» **EXCERPTED PASSAGE**
%%

Former Israeli Ambassador to the United Nations Danny Danon discussed his new book, “In the Lion’s Den: Israel and the World,” and current events in a phone interview with the Journal.

“In the Lion’s Den,” which was published on May 13, largely focuses on Danon’s tenure at the U.N. and his constant fight against those who hate Israel in the halls of the international body. “I knew I represented not only myself, but the entire Jewish people,” Danon told the Journal, adding that it “comes from my background.” “I’m not afraid to be by myself sometimes when I believe in the cause.” 

“I represented not only myself, but the entire Jewish people” – Danny Danon

In the book, Danon recalls drawing inspiration from the “warrior mentality” of his father, who immigrated to Israel from Egypt shortly after the Jewish state was established. Danon’s father suffered a military injury at the age of 29 and consequently “could not speak well or hear,” so Danon would serve as a “translator” for his dad. Danon credits this experience for instilling in him the “confidence to speak, ask questions and argue if needed.” Despite his injury, Danon’s father would “keep busy and work” as often as he could, which “had a profound effect on my own character,” Danon wrote. “It contributed to the strong feelings I have today about Israel’s place in the world. As a result, I am not afraid of what people think about my views.”

And Danon showed no fear in standing up for his country in the U.N., even when he found himself pitted against the United States. In the waning days of the Obama administration, Danon learned from a representative of a Muslim country that the administration was working to pass U.N. Resolution 2334, which declared the West Bank (Judea and Samaria) — including the holiest sites in Judaism — to be “occupied Palestinian territory” in violation of international law. Neither then-President Barack Obama nor then-U.N. Ambassador Samantha Power responded to phone calls from then-Israeli Prime Minister Benjamin Netanyahu and Danon. The U.S. ultimately abstained from the resolution, thus giving it clearance to pass. Danon wrote in the book that he attempted to get other countries to vote against it, to no avail; the representative from Ukraine told Danon that they supported the resolution due to pressure from the Obama administration.

But Resolution 2334 was not the only anti-Israel resolution put forth by the Obama administration; the administration also introduced a resolution titled “Parameters for Peace” that outlined a potential peace agreement between Israel and the Palestinians on issues such as “borders, refugees and the status of Jerusalem” that went “very far against Israel,” Danon wrote in the book. The resolution never went public because Russia would have vetoed it, a move that “would have been quite embarrassing for the U.S.” 

“I think [Obama] wanted to draft his narrative about the peace process,” Danon told the Journal, adding that he also thought that Obama had a personal vendetta against Netanyahu after the prime minister railed against the 2015 Iran nuclear deal in front of Congress. “I think it was payback coming from Obama a week before he left office.”

%%

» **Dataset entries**
%%

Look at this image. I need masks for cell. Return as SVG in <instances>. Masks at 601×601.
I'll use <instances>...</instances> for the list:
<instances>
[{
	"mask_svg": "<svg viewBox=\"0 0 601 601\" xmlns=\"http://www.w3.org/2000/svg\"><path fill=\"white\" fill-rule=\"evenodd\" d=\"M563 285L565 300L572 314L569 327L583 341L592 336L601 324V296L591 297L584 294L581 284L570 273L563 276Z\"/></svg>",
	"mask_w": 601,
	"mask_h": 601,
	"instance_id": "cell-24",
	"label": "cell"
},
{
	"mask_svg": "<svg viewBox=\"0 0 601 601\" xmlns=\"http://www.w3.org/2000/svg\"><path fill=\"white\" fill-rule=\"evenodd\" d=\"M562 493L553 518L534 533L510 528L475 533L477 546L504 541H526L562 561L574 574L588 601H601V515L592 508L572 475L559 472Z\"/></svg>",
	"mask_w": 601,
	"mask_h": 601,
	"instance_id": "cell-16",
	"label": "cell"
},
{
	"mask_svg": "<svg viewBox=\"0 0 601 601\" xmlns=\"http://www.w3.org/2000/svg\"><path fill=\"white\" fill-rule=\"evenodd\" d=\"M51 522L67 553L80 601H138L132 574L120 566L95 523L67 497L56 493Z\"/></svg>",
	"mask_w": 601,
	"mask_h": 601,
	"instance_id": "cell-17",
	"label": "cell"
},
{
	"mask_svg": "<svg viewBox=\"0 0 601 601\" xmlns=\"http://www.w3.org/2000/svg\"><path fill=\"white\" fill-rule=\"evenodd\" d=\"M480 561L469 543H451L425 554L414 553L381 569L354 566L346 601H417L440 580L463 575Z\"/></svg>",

%%

» **EXERCISE INSTRUCTIONS**
#1 Quote the article about Danny Danon's book from "Former Israeli Ambassador" up to and including "with the Journal.".
#2 In the article about Danny Danon's book, which country's representative said they backed Resolution 2334 because of pressure from the Obama administration?
#3 Write what comes next in the article about Danny Danon's book, picking up after its final sentence.

» **ANSWERS GIVEN**
#1
Former Israeli Ambassador to the United Nations Danny Danon discussed his new book, “In the Lion’s Den: Israel and the World,” and current events in a phone interview with the Journal.

#2 Ukraine

#3
The book also describes Danon’s various successes during his time in the U.N. This includes teaming up with then-U.S. Ambassador Nikki Haley to retract a March 2017 U.N. report alleging that Israel is engaging in apartheid against the Palestinians; and lobbying to have a resolution condemning Islamophobia following the 2019 Christchurch shootings also denounce antisemitism. Danon was also able to get the U.N.’s cafeteria to start serving kosher food; on the first day it became available, the kosher food sold out in the cafeteria. Additionally, Danon explained how he was able to forge relationships with various countries by highlighting how Israel can help them with their various issues.

Danon told the Journal that while he was in the U.N., various Arab countries would publicly criticize Israel but privately express support for the Jewish state. 

Danon told the Journal that while he was in the U.N., various Arab countries would publicly criticize Israel but privately express support for the Jewish state. For example, prior to the Abraham Accords, Danon “was collaborating with them behind the scenes” despite some of them speaking out against Israel. “Now we’re doing it publicly, so it gave me a lot of strength and source for optimism,” Danon said. 

The former U.N. ambassador also expressed concern over the potential revival of the Iran deal. “I think it would be very dangerous for Israel, for the allies of the U.S. in the region, and also for the American people,” he told the Journal. Danon added that the threat of a nuclear Iran as well as its terror proxies was something that brought Israel closer together with various Arab countries that also view a nuclear Iran as a threat.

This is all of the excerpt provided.